No matter how hot it gets this weekend, Alberta Frederick won’t turn on her air conditioner.
The 83-year-old Spokane Valley resident learned her lesson last summer, when a spell of warm weather spiked her electric bill to $98 – nearly a quarter of her monthly expendable income.
So even with the triple-digit heat predicted for this weekend, Frederick insisted she’ll seek the cheapest kind of cool she can find.
“I generally keep these fans all going and keep the windows open at night,” she said, settling into the breeze of two box fans in her tidy mobile home.
“I just keep them on high all the time.”
That solution is fine, as far as it goes. But public health and social service workers are worried that Frederick and other elderly people will find themselves overwhelmed by temperatures expected to top 100 degrees for several days.

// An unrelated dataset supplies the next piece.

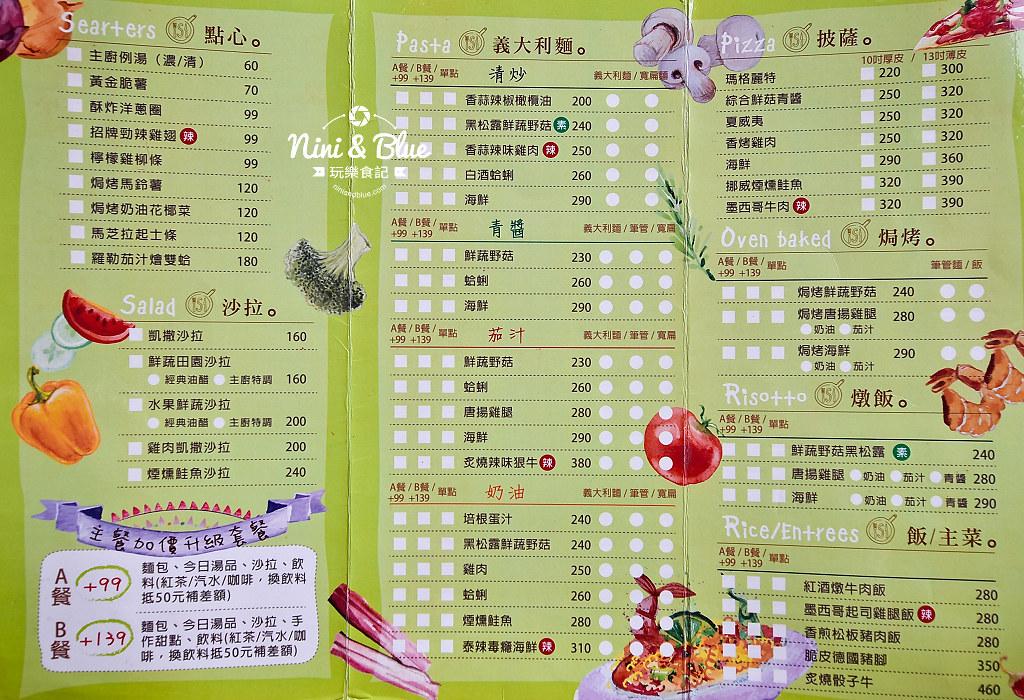 路義思 台中 義大利麵  menu菜單01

Dr. Kim Thorburn, health officer for the Spokane Regional Health District, issued an advisory for heat-related illness Thursday, specifically warning people age 65 and older, very young children and other vulnerable people to take precautions.

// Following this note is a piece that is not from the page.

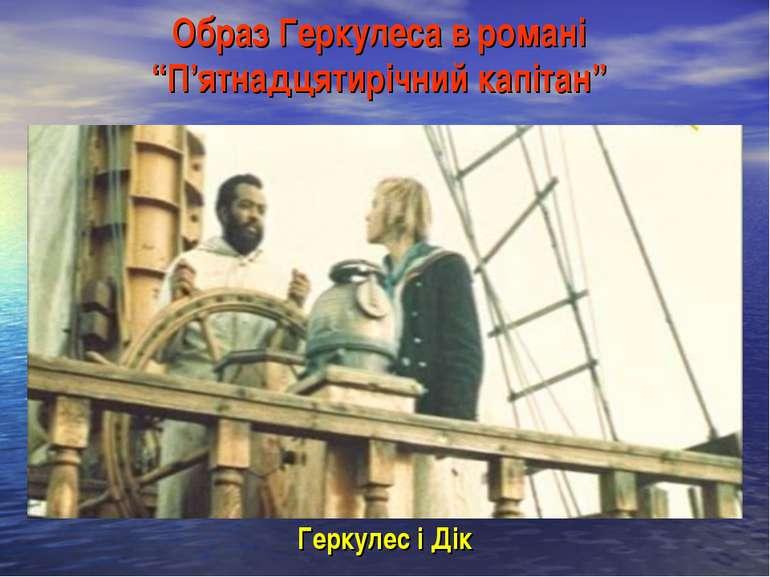 """Образ Геркулеса в романі """"П'ятнадцятирічний капітан"""" Геркулес і Дік"""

“We can’t risk having even one person die because they didn’t have good information,” said Julie Graham, health district spokeswoman.
Decreased sensitivity to temperature and certain medical conditions can leave older people more susceptible to extreme heat, said Molly Mitchell, a case manager with Elder Services, a division of Spokane Mental Health.
“As you age, the heat is harder to tolerate,” said Mitchell, who spent this week checking dozens of older clients. “Some people don’t realize the dangers.”
Indeed, during the region’s last sustained heat wave in July 2002, area hospitals recorded several emergency room admissions for older people suffering from heat stress.
At the time, Kootenai Medical Center in Coeur d’Alene treated at least 17 people for heat-related illness, said Lisa Johnson, hospital spokeswoman.
That can include milder heat exhaustion, which develops after several days of high temperatures and limited fluids. Or it can include severe heatstroke, which occurs when the body loses its ability to regulate temperature.
As a young farmer’s wife in Odessa, Frederick developed heatstroke after days in the fields. Even today, if she gets too hot, the memory of that illness returns.
“I get kind of sick and dizzy,” she said.
Although area agencies check on the most vulnerable elderly, there are few financial or other resources available to help, said Ron Hardin, development coordinator for Spokane Neighborhood Action Programs.
Most efforts go toward keeping older people warm in the Inland Northwest’s predictably icy winters.
“We’re frankly not geared up in the summer months because this type of extreme heat is so rare and it comes on so quickly,” Hardin said.
That leaves folks like Frederick to cope on their own. Her two box fans are a good move, said Mitchell. Unlike an air conditioner, a fan uses about the same energy as a light bulb, while providing constant cooling.
Frederick suggests another solution as well. In the cooler hours of the evening, she heads outside with her two cats.
“I go out there, I get my chair and I lay in the grass,” said Frederick. “My cats go out and lay at my feet. They like to be cool, too.”